3.38 While it is often assumed that the probabilities of having a boy or a girl are the same, the actual probability of having a boy is slightly higher at 0.51. Suppose a couple plans to have 3 kids.

A. Use the binomial model to calculate the probability that two of them will be boys.

\[{n\choose k}p^k(1-p)^{n-k} \]

binmal_dist <- function(n,k,p){
    my_prob <- factorial(n)/(factorial(k)*(factorial(n-k)))*p^k*(1-p)^(n-k)
    return(my_prob) 
}
p <- .51
k <- 2
n <- 3
binmal_dist(3,2,.51)

## [1] 0.382347

factorial(n)/(factorial(k)*(factorial(n-k)))

## [1] 3

Answer 38.2%

B. Write out all possible orderings of 3 children, 2 of whom are boys. Use these scenarios to calculate the same probability from part (a) but using the addition rule for disjoint outcomes. Confirm that your answers from parts (a) and (b) match.

sex1	sex2	sex3
boy	boy	girl
boy	girl	boy
girl	boy	boy

\[P(combo1)+P(combo2)+P(combo3) \] \[ Let Pb=ProbabilityBoy\] \[P(p^k*(1-p)^{n-k})+(p^k*(1-p)^{n-k})+(p^k*(1-p)^{n-k}) or (Pb*Pb*1-Pb)+ (Pb*1-Pb*Pb) +(1-Pb*Pb*Pb) \] \[ \] \[ (p=.51 , k=2,n=3) or (.51*.51*.49)+(.51*.49*.51)+(.49*.51*.51) \] \[.127+.127+.127=.381 \]

Answer .381 aproximately equals 38.2%…difference is due to rounding

C.If we wanted to calculate the probability that a couple who plans to have 8 kids will have 3 boys, briefly describe why the approach from part (b) would be more tedious than the approach from part (a).

The approach from part A solves the amount of possible combinations for us. Sovling combinations by hand can be very cumbersome Take the example of \({8\choose 3}\)= 56 combinations. Drawing out 56 combinations would be very difficult. Being that each combination has the same liklihood, all we really want is that answer of 56 and an n choose k forumla can do that faster than a person can draw out even a 2 choose 1 scenario.

3.42 Serving in volleyball. A not-so-skilled volleyball player has a 15% chance of making the serve, which involves hitting the ball so it passes over the net on a trajectory such that it will land in the opposing team’s court.

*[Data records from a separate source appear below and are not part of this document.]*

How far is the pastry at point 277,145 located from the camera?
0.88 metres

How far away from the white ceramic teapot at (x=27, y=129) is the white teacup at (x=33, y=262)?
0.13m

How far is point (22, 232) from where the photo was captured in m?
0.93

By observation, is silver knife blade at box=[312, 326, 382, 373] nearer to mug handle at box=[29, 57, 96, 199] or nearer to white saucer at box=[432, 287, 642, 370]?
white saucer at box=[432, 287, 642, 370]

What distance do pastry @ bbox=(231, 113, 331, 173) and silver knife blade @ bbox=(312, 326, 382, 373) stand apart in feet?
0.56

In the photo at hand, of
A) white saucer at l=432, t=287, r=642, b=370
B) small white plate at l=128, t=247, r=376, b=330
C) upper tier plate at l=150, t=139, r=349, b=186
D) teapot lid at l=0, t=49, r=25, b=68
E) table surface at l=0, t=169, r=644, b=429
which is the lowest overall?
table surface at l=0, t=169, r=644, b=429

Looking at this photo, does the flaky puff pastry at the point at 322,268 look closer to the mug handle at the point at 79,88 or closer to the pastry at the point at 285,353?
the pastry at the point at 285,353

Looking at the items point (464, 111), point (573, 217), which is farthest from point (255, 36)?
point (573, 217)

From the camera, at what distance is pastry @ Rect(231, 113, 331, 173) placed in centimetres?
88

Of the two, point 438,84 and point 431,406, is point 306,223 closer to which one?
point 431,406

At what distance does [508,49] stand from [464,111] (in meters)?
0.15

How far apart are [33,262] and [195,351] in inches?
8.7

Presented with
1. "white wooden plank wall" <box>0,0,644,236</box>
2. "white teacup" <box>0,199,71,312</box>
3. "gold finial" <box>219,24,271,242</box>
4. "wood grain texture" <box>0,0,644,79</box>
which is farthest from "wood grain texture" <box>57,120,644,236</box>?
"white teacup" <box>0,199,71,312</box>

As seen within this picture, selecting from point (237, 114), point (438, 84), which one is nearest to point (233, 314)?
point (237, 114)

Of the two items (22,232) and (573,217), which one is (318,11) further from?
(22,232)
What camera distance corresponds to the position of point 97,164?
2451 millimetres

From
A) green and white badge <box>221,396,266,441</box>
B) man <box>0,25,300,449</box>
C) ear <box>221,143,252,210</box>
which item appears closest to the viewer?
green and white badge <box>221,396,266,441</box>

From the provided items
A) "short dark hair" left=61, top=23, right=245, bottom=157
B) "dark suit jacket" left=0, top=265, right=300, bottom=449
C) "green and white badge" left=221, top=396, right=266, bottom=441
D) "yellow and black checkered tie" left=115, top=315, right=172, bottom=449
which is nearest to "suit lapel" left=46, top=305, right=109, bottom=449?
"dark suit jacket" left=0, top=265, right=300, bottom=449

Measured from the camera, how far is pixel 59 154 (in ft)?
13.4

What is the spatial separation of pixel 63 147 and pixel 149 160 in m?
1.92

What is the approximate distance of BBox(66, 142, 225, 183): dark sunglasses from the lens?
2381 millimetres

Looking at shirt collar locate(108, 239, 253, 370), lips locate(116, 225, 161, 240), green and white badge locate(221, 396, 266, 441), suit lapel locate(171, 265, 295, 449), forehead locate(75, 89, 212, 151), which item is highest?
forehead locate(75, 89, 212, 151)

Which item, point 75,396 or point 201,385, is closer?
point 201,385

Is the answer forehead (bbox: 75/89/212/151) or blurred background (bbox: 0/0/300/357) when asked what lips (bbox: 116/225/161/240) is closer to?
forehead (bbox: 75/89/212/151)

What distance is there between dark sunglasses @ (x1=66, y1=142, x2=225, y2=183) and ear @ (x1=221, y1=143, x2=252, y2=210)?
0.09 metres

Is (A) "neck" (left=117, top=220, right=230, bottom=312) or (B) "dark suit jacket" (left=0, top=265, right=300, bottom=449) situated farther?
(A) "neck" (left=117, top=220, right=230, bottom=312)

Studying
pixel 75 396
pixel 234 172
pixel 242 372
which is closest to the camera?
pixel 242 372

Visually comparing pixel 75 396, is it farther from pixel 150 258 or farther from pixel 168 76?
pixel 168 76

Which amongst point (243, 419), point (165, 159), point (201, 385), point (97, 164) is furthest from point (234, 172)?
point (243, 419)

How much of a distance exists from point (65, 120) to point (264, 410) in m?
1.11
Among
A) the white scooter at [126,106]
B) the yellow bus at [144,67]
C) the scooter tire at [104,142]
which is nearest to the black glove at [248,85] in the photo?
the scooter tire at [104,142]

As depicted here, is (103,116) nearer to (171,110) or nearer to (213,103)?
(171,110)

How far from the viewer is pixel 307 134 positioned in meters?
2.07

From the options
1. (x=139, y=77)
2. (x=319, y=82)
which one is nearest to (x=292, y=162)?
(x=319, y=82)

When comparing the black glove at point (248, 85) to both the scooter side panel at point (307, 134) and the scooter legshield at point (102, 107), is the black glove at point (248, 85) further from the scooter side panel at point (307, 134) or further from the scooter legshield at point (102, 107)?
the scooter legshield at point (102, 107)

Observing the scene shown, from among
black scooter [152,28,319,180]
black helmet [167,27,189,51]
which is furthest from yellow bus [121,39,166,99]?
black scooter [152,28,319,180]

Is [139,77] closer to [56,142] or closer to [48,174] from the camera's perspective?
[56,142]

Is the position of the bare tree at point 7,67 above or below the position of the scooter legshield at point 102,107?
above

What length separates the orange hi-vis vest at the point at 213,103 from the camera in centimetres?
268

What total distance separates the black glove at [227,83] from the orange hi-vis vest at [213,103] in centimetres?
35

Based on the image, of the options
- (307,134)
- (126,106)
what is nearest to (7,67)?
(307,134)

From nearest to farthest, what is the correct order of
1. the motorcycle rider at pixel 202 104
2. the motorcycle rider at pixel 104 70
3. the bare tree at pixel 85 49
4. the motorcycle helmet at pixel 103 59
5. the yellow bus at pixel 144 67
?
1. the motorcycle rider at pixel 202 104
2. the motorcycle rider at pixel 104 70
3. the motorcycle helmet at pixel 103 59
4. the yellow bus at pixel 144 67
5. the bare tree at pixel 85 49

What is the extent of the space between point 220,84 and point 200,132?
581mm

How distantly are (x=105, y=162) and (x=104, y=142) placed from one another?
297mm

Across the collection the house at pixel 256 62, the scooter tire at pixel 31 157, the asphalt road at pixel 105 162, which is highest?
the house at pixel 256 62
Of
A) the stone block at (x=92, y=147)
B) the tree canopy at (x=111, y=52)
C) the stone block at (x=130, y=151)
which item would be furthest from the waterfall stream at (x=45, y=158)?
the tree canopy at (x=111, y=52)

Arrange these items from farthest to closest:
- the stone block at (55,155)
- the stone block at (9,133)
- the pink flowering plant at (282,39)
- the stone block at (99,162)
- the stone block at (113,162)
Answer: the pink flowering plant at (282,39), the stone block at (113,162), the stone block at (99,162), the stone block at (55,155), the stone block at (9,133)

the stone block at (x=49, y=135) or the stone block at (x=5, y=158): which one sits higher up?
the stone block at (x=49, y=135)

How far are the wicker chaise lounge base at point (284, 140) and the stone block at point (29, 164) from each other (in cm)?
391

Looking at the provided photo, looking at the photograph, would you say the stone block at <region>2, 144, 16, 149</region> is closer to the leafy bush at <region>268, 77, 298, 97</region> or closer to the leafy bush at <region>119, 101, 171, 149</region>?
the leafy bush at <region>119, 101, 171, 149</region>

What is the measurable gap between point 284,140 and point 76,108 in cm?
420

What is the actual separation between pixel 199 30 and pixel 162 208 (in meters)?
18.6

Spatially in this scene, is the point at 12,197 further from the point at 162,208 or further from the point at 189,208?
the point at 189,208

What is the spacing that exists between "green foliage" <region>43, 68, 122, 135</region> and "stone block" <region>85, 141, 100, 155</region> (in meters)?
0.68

Suppose that her serves are independent of each other.

A. What is the probability that on the 10th try she will make her 3rd successful serve?

\[ {10-1\choose 3-1} * (1-.15)^{7}*.15^3 \]

prob_event <- (1-.15)^7*.15^3
prob_event

## [1] 0.001081948

combos <- factorial(9)/(factorial(2)*factorial(7))
total_prob <- combos*prob_event
total_prob

## [1] 0.03895012

Answer: 3.89%

B. Suppose she has made two successful serves in nine attempts. What is the probability that her 10th serve will be successful?

15%. This event is disjoint and independent of previous events

C. Even though parts (a) and (b) discuss the same scenario, the probabilities you calculated should be different. Can you explain the reason for this discrepancy?

The asnwer to A involves the cumulative sum of the disjointed probability of the events leading up to the 10th serve
The answer to B is simply a singular event that is disjoint from the set of 10 serves.